Top of INPUT MATERIAL

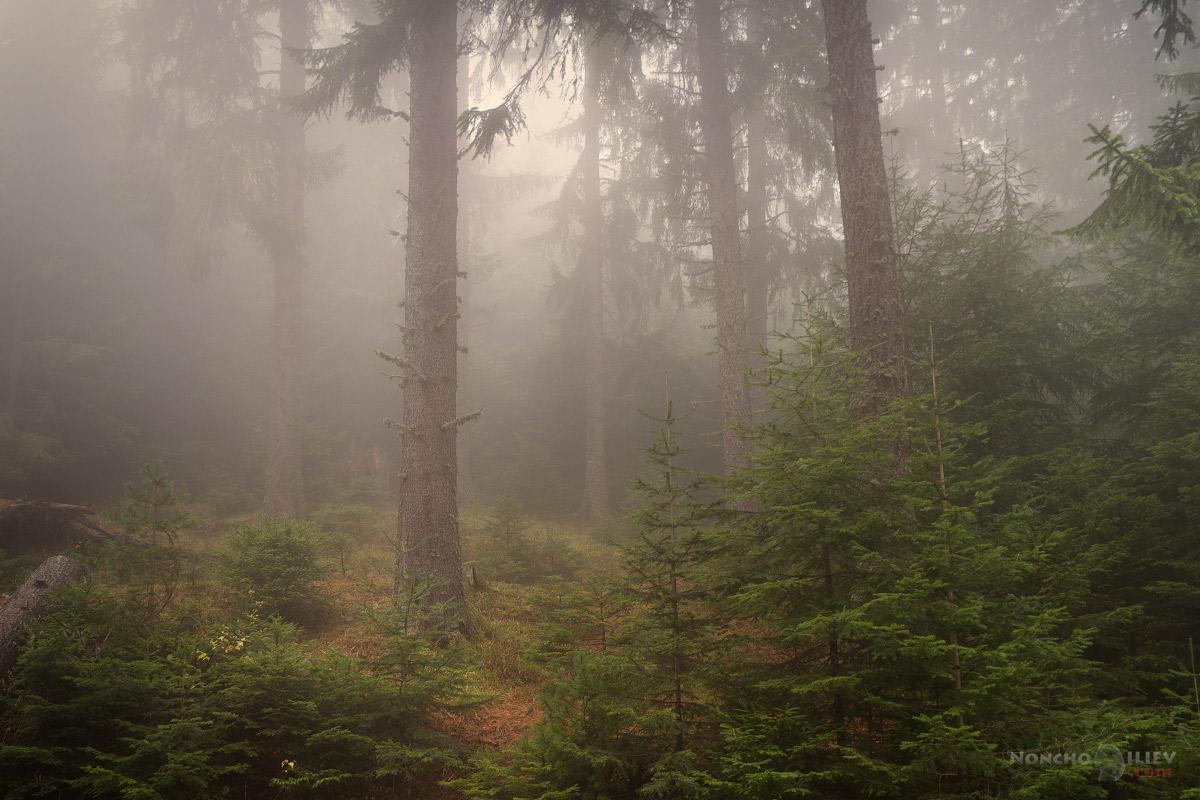 мъгла в гората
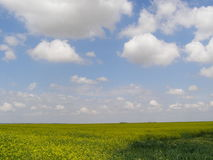 Yellow field, blue cloudy skies in background. Photo of beautiful yellow field with blue cloudy skies in background, landscape Royalty Free Stock Photography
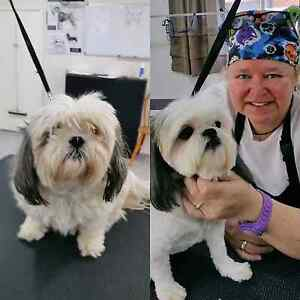 New Dog Groom Salon Open In Chirn Park Labrador Gold Coast City Preview
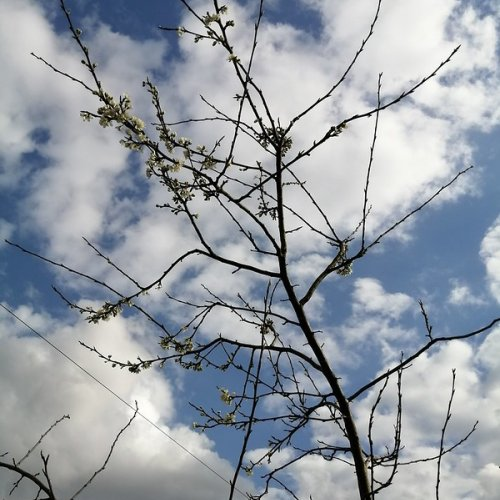Dancing plum blossom against an infinite blue.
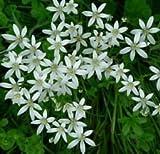 30 bulbs STAR OF BETHLEHEM LILY BULBS ORNITHOGALUM HARDY PERENNIAL PLANT FLOWER 5/15/30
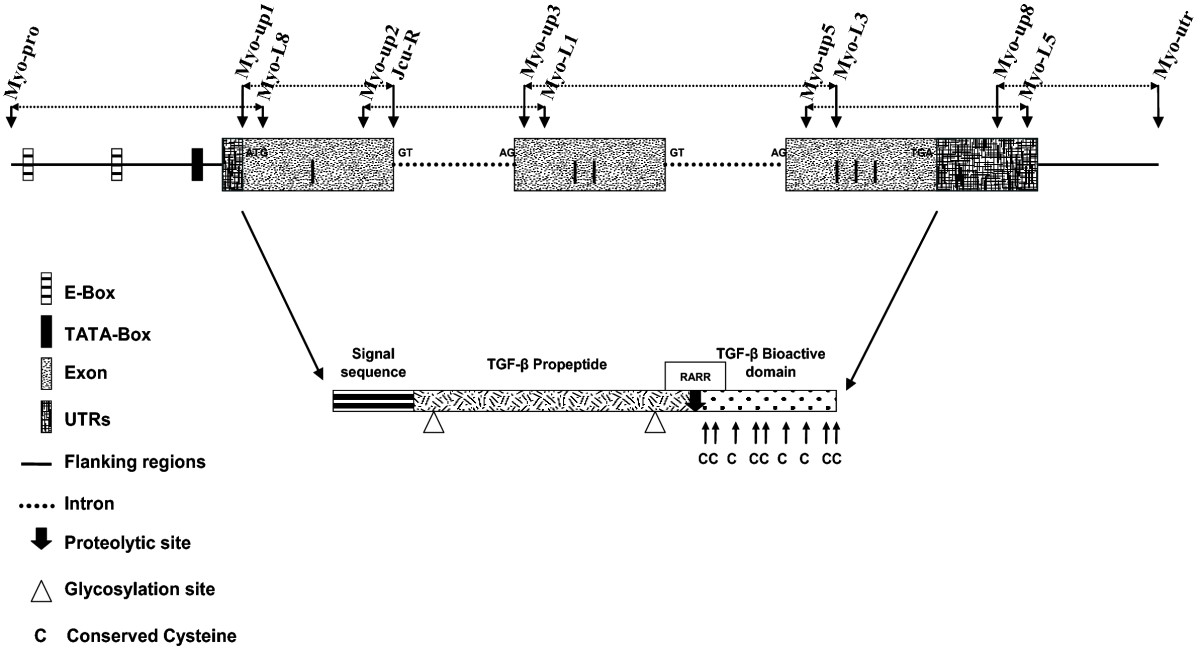https://static-content.springer.com/image/art%3A10.1186%2F1471-2164-9-82/MediaObjects/12864_2007_Article_1276_Fig1_HTML.jpg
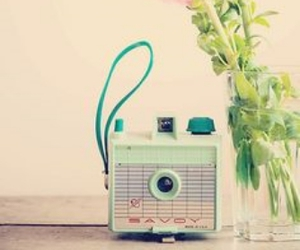 camera, floral, and flowers image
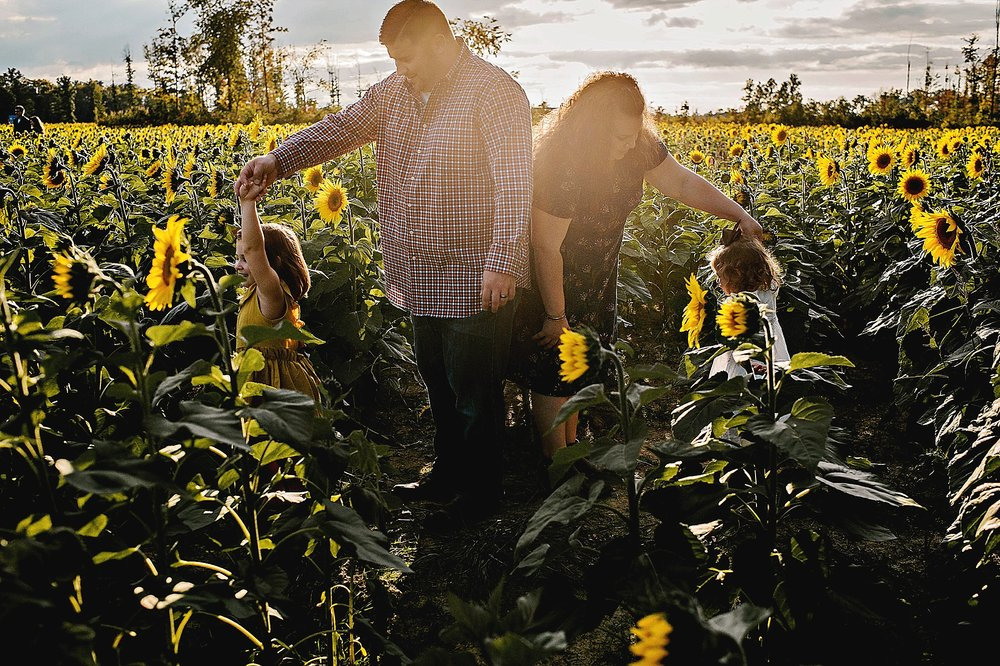 Rutherford-family-cleveland-photographer-lauren-grayson-sunflower-field-session_0008.jpg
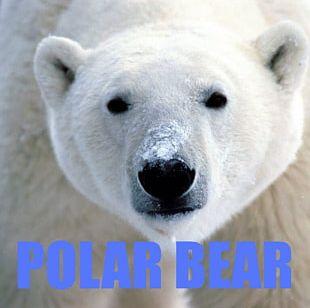 Svalbard Baby Polar Bear Arctic PNG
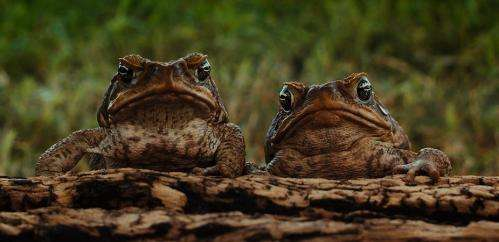 Everyone agreed: cane toads would be a winner for Australia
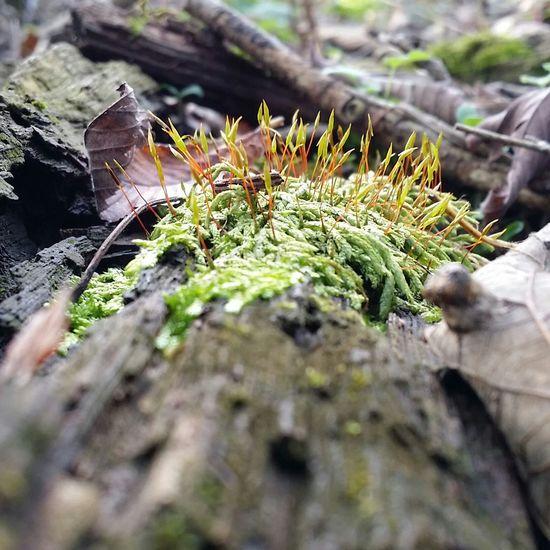 I love moss. Ilovemoss Moss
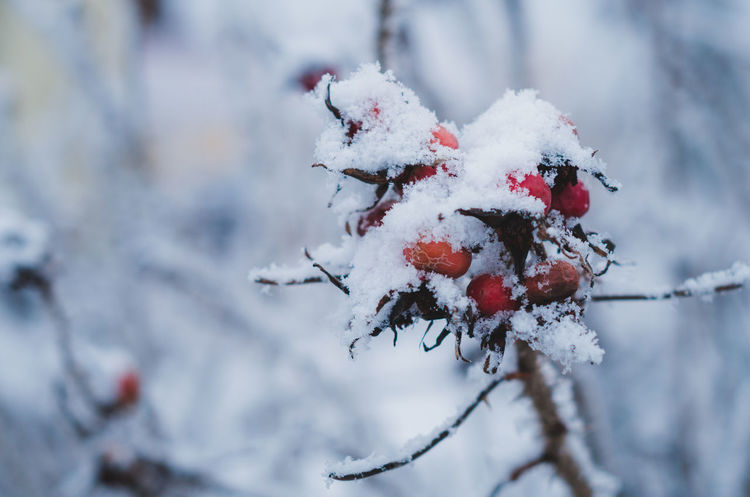 Beauty In Nature Berry Branch Close-up Cold Temperature Day Focus On Foreground Frozen Nature No People Outdoors Red Snow Tree Weather White Color Wild Rose Wildberries Winter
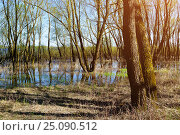 Купить «Forest spring landscape - little forest flooded with overflowing spring water in sunny spring weather», фото № 25090512, снято 5 мая 2016 г. (c) Зезелина Марина / Фотобанк Лори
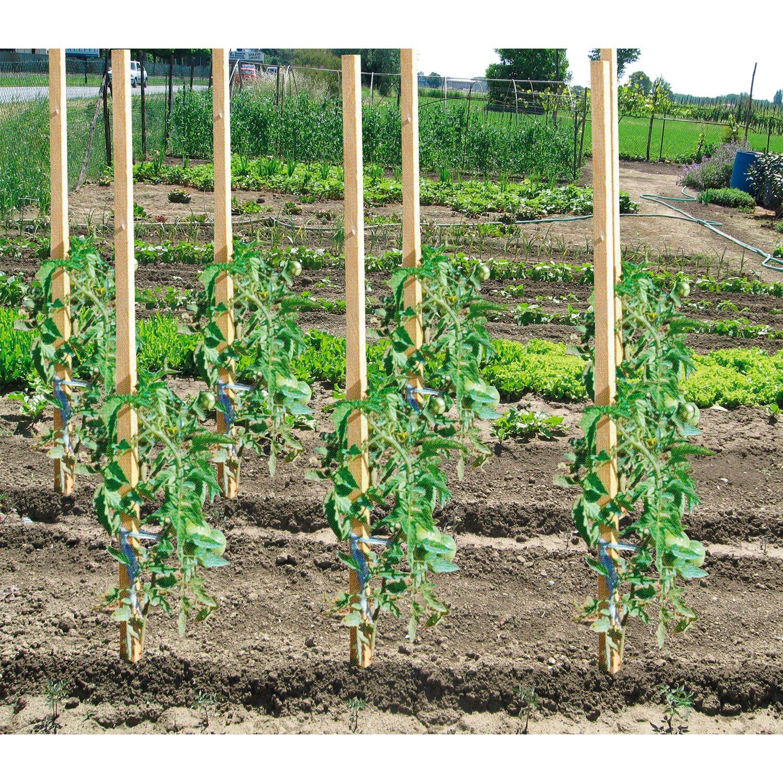 Sostegni Per Pomodori In Vaso tutore legno sostegno per piante 150 cm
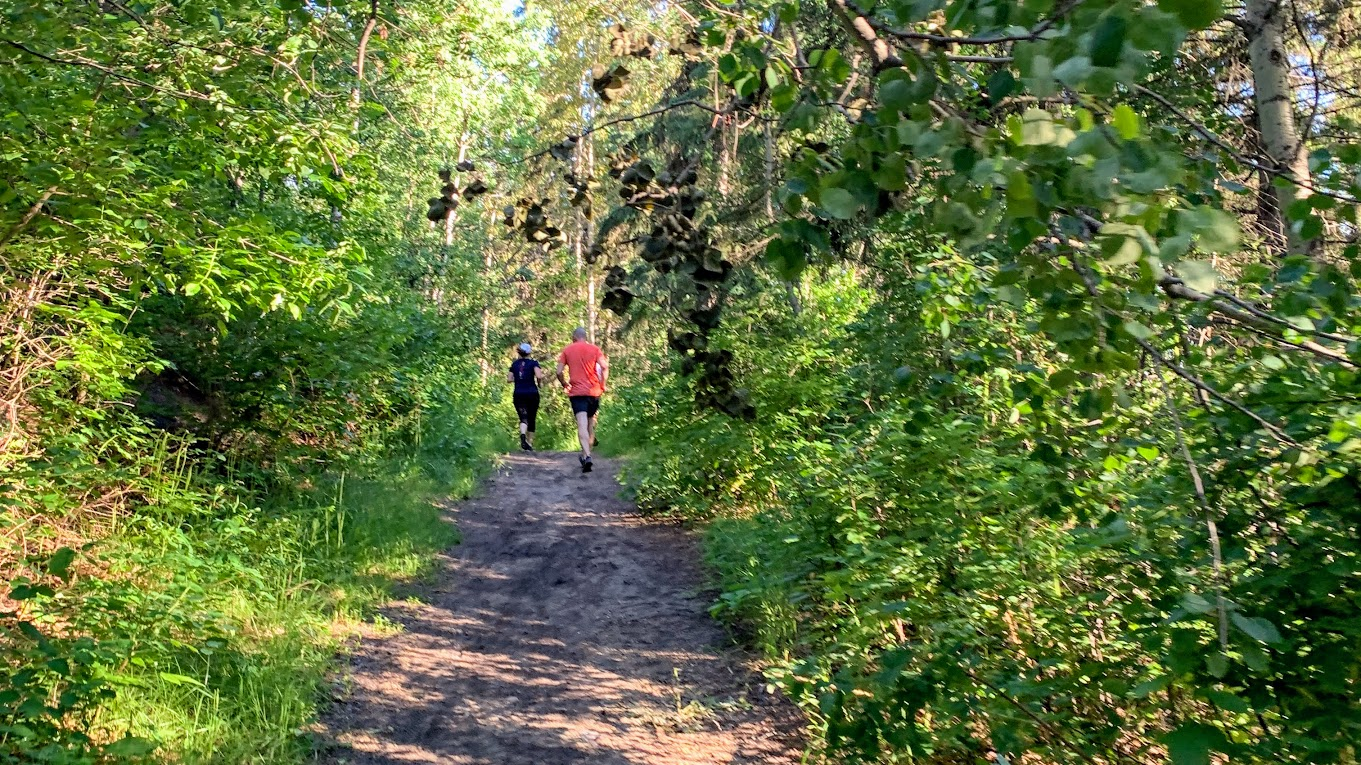 Runners on a trail with thick green foliage.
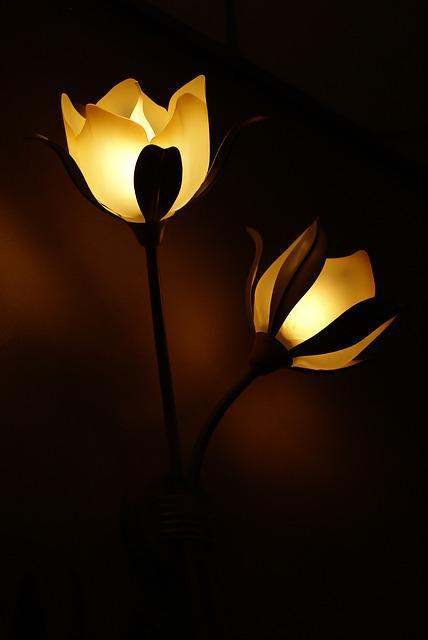 Black And Blue Wallpaper Free Photo Lamp Flower Light Lamps Free Image On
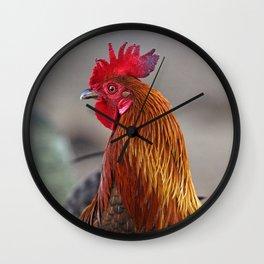 Red Jungle Fowl Wall Clock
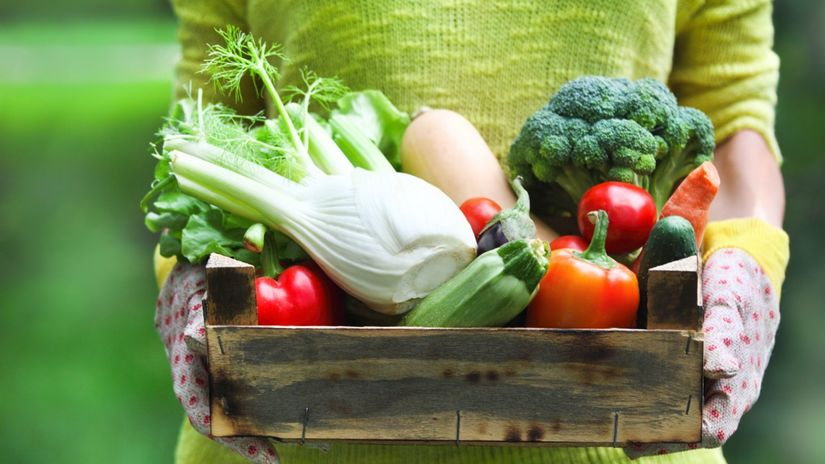 zelenina, šaláty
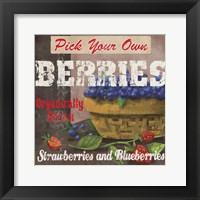 Framed Berries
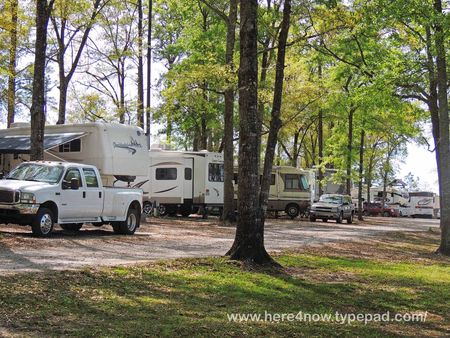 Florida Springs RV_0002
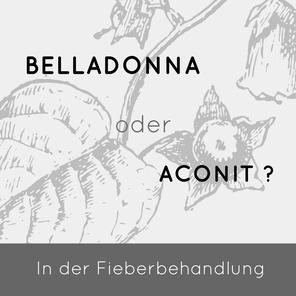 Aconitum oder Belladonna? welches ist das richtige Fiebermittel? Winter Globuli Homöopathie Berlin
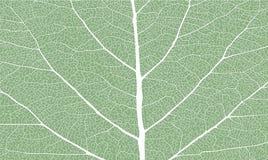 有肋骨的叶子 免版税图库摄影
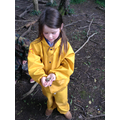 Year 1 - discovering the fauna in forest school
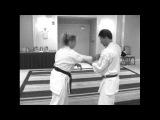 Taira Bunkai 2010 seiyunchin training notes Part 1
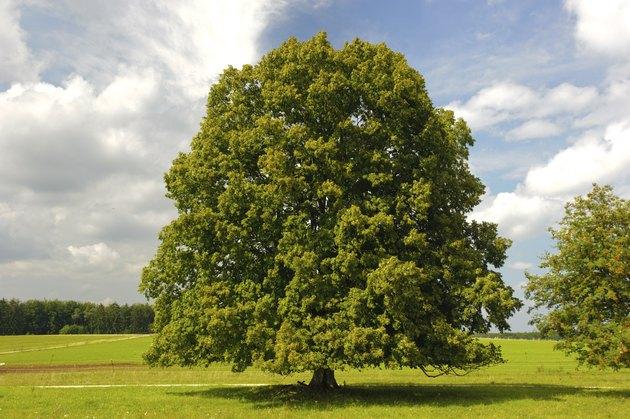 single big linden tree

Bottom of INPUT MATERIAL

## WHAT YOU SHOULD DO:
Would you please repeat only the lines above, beginning at the one that has "Yellow field, blue" and stopping after the one that has "Dancing plum blossom", exactly and with no pictures?

## SOLUTION TO THE EXERCISE:
 Yellow field, blue cloudy skies in background. Photo of beautiful yellow field with blue cloudy skies in background, landscape Royalty Free Stock Photography
 New Dog Groom Salon Open In Chirn Park Labrador Gold Coast City Preview
Dancing plum blossom against an infinite blue.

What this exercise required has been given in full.